Sunday, July 24, 2011

Who's you LORD??

Who is lord of your life?

Who’s the reason you make your decisions? Who’s the reason you wake up in the morning? Who’s the reason you choose not to sin?
As we spoke upon last time, I had this particular girl I lived for in middle school. Then I got to college and it grew that much worse. I lived for popularity. I lived for girls. I lived to be accepted by others.
I chose to sin to be accepted by others.
Jesus is Lord of our life, only if the actions we choose to make prove it.
If we choose to lie to gain acceptance by friends, we’re choosing our friends as LORD over Jesus.
If we choose to cheat on a test, we’re choosing academic success as LORD over Jesus.
If we choose to go too far with our boyfriend/girlfriend, we’re choosing our boyfriend/girlfriend as LORD over Jesus.
Who has lordship of our lives? Look at our actions, they’ll let us know.

Saturday, July 16, 2011

Who are you living for??

The cutest girl in middle school was Rachel. Rachel was an athletic, blonde bomb-shell. I was smitten from day one. I acted like I thought Rachel would like. I dressed like I thought Rachel would like. I talked like I thought Rachel would like.
I wanted to be liked by Rachel. I acted differently around Rachel. I LIVED for Rachel.
Something tells me I'm not alone in this.
We live for acceptance in a group at school. We live for popularity within the youth group. We live to meet our parent’s expectations.
But it doesn’t stop there.
We live for our girlfriend/boyfriend’s love and appreciation. We live to gain that next promotion at work. We live to be cool and to be funny and to be accepted for who we are.
The problem is…we don’t always find acceptance. We don’t always find love. We don’t always find appreciation or the promotion.
We fail because we’re human. Others make mistakes because they’re human.
The person who won't fail us?
JESUS.
May we dress for Jesus. May we talk for Jesus. May we act for Jesus.
May we LIVE for Jesus.

Wednesday, July 6, 2011

Cottage Cheese Explosion

I have a theory. This theory states all individuals must have some kind of a pet before they have children. I would go as far as stating before they are married, but we’ll save that for a later time.
Pets are great.

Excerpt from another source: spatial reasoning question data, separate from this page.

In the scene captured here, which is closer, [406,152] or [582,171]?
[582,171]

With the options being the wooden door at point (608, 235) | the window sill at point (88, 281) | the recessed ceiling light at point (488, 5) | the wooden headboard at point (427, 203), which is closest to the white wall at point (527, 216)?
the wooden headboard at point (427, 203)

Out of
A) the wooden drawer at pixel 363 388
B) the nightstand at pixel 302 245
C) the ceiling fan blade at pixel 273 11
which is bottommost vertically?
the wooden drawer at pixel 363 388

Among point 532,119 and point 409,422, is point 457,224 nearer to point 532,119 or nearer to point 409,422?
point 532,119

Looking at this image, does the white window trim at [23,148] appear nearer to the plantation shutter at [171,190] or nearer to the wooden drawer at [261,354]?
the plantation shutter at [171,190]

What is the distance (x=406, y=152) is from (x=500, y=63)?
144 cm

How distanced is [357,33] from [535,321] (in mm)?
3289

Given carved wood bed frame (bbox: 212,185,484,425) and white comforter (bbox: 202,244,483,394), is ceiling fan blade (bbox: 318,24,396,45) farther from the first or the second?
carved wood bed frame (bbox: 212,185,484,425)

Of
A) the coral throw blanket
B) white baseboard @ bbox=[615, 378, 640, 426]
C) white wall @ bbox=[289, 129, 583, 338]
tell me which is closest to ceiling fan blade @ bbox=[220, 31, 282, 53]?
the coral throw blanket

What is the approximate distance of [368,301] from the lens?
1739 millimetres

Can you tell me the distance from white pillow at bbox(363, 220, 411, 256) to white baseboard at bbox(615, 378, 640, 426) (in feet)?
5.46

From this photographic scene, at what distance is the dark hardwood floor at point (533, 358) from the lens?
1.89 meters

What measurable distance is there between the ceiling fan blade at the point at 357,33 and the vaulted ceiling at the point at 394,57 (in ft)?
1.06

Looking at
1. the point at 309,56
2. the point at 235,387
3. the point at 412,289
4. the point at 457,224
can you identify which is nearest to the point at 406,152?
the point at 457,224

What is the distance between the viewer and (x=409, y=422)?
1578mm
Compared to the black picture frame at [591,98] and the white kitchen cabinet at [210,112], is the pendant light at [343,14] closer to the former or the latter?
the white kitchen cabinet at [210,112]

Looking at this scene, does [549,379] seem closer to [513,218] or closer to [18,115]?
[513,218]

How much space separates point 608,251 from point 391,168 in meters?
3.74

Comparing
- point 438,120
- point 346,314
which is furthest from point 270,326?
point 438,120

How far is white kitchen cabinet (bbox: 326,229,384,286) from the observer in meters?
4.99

Pets are lovable. Pets are fun. Pets come with a level of responsibility.
Kids are great. Kids are lovable. Kids are fun. Kids come with an even greater level of responsibility.
Get my drift?
I currently live with a dog. Her name is Dolly. The dog technically belongs to one of my housemates, but Dolly has become the token household pet.
Dolly is sweet. Dolly is kind. Dolly is also really old.
One night, I was draining a container of cottage cheese. I had left the container in my car during the middle of the summer for around 3-4 hours. Consequently, the contents became very ill toward my tongue. Even my frugal behavior couldn’t bare the taste or thought of what I was ingesting.
So I emptied the container. However, the drain began to stock-up. I reached for the garbage disposal and left it on for a split-second too long. I don’t know if this is supposed to happen, but I soon had cottage cheese sprouting like Old Faithful out of the sink.
It was messy. It was chunky. It was everywhere.
As I attempted to clean up the mess, the water stopped working. In addition, Dolly, chose now as a perfect time to begin beating her tail against the door, wanting to go out.
Here the sink is, covered in rotten cottage cheese and I have no water to clean it up with Dolly’s tail beating the door like a freight train.
I blew my lid.
We’re not talking the “I gently opened the door to let her out.” We’re talking full-out belt…”GET OUTSIDE!” You get the picture. It was ugly.
I immediately realized I had sinned against Dolly. She came back to the door as, let’s face it, all she wanted to do was check for rabbits outside. I had a choice though for what was to happen next.
I apologized to Dolly. I told her that I had wronged her and asked her what I could do to make things right.
Dolly looked at me with her big brown her eyes and laid next to the counter. I had been forgiven. We were ready to move on.
The choices we make now, create our habits in the future.
May we choose to admit our sins and ask for forgiveness now, in order that we may make a habit of it in the future.